No one wants to sound like a broken record, but in this case, it is absolutely the best thing. If you’ll be looking after another child, check before the parent leaves (or send a quick text if it’s a school pick-up playdate) to see if there are any foods to avoid. If you’re planning a birthday party, a quick email or group text to ask about foods to avoid can go a long way in making sure the day is safe for everyone. And if a toddler wanders over to your toddler’s snack at the park, make sure the parent sees what is happening before offering a bite. (We’ve all been there — hungry toddlers have to be one of the fastest land animals.)
Don’t try to bake something safe.
This one sounds harsh, but think about it for a minute. You know one of your son’s friends can’t eat gluten, dairy, or peanuts, so you buy a box of gluten-free brownie mix. You prepare it according to the “dairy alternative” recipe. But there’s a problem. That sponge you used to wash the mixing bowl? It cleaned peanut butter off a breakfast plate this morning. That wooden spoon you used to mix the batter? It mixed wheat flour last night and might have small traces of gluten (even after washing). Yes, some kids are that sensitive. So trying to bake something safe can be a risky gamble. After all your efforts, it still might not be safe for the child. The best thing to do is talk to the parent ahead of time. Find out what kind of snacks are safe and where you can buy them.
Keep the package sealed.
If you pick up a treat from an allergen-friendly bakery or from the freezer section of the grocery store, make sure to keep it in the original packaging. See, if you place a gluten-free cupcake on the plate with the regular ones, you’re risking cross-contamination. If you didn’t wash your hands between handling the regular cupcakes and taking the gluten-free one out of the box, more risk of cross-contamination. Keep the treats in the package until the child is ready to eat them.

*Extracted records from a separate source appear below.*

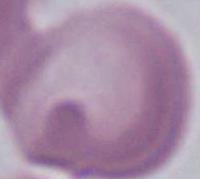

This is an erythrocyte.

Photomicrograph. Captured at 1000x magnification.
Report the malaria status of this cell.
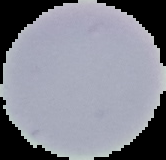

It is uninfected.

image_type: segmented cell region on a black background
preparation: thin blood film
image_size: 166×160 pixels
Report the malaria status of this cell.
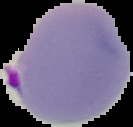

It is parasitized.

Summary:
  - Image size: 133×127 pixels
  - Preparation: thin blood film
  - Image type: cell region segmented out of the field of view; surrounding area masked to black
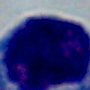
modality: micrograph
identification: white blood cell
magnification: 1000x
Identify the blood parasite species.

This is also important because you always want to double check the ingredients with the child (or the parent, depending on age). Sometimes a certain allergen is replaced by a different allergen. (For example, wheat flour might be replaced by almond flour — now it contains tree nuts.) Also, that message printed on the box about manufacturing in a facility that contains peanuts or milk can make all the difference in whether something is safe. Take a picture of the label before you buy the item, and send it to the parent to verify. You might feel like a nuisance, but trust me, food allergy parents read SO many labels, and it will mean the world to them to have confidence in what will be available for their child.
Be mindful of common allergens.
The eight major allergens are milk, eggs, fish, tree nuts, peanuts, soy, wheat, and shellfish. Of course, kids can be allergic to many other foods, but knowing these eight is a good place to start. Due to the large number of children living with food allergies, there are many companies that offer foods that are free from the major allergens. These are great options to consider for classroom events or to have on hand at your home. These can also be great snacks to pack for your own kids when you’re going to a shared playspace like the library, the playground, or a museum. We’re fortunate to have many allergen-friendly restaurants in the greater Boston area, so try to keep those places in mind when planning group outings. A little mindfulness can go a long way.
Communicate, communicate, communicate.
I could go on and on about this topic, but the absolute best way to protect kids with food allergies is to communicate. Communicate with the classroom teacher. Many schools don’t allow food for birthdays anymore, but even if yours does, consider an alternative way to celebrate. You would be surprised how exciting a new pencil or a new book for the classroom library can be. Communicate with parents to find out how to make their child feel safe and included. Ask when to use Benadryl. Ask where the child keeps an Epi-pen, and know when and how to use it. Again, you may feel like a nuisance, but for a food allergy mom, this is just another day — and it will mean the world to her that you care so much about keeping her child safe.
As we celebrate Food Allergy Awareness Week, let’s work together to make the world a little safer for ALL kids… and a little less scary for moms.